GB2298680A

GB2298680A - Stator vane seal support

Info

Publication number: GB2298680A
Application number: GB9604683A
Authority: GB
Inventors: Werner Humhauser
Original assignee: MTU Motoren und Turbinen Union Muenchen GmbH
Current assignee: MTU Aero Engines GmbH
Priority date: 1995-03-06
Filing date: 1996-03-05
Publication date: 1996-09-11
Anticipated expiration: 2016-03-05
Also published as: GB9604683D0; GB2298680B; DE19507673A1; DE19507673C2; US5601407A; FR2731466A1; JP3938603B2; FR2731466B1; JPH08246806A

Description

A 2298680 STATOR FOR TURBOMACHINES This invention relates to a stator for

turbomachines having a plurality of individual vanes which singly or combined into groups each form a vane segment root, the vane segment roots in the area of their inner arc being separably connected to support segments for a sealing liner.

The sealing liners held by the support segments serve to cooperate with rotating parts of the turbomachine, especially with sealing fins formed on the rotor to separate chambers of disparate pressures within the turbomachine one from the other. The sealing liners normally are abradable and subject to wear, and should therefore be readily replaceable. It has been found that owing to given constraints the connection of the support segments to the sealing liners on the one hand and to the vane segment roots (these in their entirety also being termed the "inner shroud") on the other poses problems.

◆ To-do list
1) According to the stator patent excerpt, why should the sealing liners be readily replaceable?
2) Summarize the stator patent excerpt in three sentences.
3) Translate this sentence from the stator patent excerpt into French: "The sealing liners normally are abradable and subject to wear, and should therefore be readily replaceable."

◆ Rows
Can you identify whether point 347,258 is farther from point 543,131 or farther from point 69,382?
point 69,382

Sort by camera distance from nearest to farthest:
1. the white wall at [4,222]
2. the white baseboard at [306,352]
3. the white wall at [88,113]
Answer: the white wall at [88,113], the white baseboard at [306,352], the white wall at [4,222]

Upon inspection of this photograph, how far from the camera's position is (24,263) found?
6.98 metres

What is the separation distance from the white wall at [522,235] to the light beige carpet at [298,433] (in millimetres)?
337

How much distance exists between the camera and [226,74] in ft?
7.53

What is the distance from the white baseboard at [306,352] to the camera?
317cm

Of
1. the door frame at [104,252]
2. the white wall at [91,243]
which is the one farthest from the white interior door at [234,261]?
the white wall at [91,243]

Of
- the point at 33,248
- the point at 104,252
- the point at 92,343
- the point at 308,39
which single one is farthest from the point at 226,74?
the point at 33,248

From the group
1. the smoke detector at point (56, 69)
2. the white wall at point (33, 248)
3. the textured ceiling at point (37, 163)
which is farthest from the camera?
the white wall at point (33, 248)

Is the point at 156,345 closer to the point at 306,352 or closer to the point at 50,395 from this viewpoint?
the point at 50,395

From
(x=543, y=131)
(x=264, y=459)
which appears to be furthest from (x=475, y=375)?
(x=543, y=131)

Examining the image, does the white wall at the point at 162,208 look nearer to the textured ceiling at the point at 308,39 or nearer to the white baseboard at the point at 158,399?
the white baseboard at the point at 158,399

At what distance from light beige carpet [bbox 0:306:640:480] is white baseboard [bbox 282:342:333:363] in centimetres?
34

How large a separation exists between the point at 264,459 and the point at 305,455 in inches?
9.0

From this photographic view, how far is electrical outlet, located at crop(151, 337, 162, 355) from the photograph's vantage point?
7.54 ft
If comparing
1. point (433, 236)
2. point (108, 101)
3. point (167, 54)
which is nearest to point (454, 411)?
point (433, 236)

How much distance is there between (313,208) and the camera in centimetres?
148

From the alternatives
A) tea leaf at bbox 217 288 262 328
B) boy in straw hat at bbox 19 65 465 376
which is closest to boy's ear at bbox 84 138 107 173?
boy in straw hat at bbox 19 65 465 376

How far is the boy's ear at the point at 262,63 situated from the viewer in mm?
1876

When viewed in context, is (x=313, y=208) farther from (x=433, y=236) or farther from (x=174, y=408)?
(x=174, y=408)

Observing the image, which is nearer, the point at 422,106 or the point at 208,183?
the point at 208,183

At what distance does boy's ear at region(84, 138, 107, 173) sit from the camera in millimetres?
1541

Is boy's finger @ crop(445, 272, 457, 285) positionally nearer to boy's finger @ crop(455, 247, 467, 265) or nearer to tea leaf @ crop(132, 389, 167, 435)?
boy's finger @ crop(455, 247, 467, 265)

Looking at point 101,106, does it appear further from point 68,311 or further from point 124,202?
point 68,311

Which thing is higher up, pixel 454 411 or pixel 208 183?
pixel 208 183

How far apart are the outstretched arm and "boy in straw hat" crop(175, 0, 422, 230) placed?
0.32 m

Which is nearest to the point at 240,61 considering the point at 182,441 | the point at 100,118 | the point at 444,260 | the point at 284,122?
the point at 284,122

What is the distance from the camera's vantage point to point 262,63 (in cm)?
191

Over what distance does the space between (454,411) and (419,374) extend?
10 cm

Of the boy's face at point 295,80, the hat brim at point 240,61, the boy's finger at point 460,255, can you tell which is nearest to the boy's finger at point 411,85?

◆ The results
1) They are normally abradable and subject to wear.

2) The invention concerns a stator for turbomachines whose individual vanes, singly or in groups, form vane segment roots that are separably connected at their inner arc to support segments for a sealing liner. The sealing liners work with rotating parts of the turbomachine, especially sealing fins on the rotor, to separate chambers of disparate pressures, and because they are normally abradable and subject to wear, they should be readily replaceable. Given constraints make connecting the support segments both to the sealing liners and to the vane segment roots problematic.

3) Les garnitures d'étanchéité sont normalement abradables et sujettes à l'usure, et doivent donc être facilement remplaçables.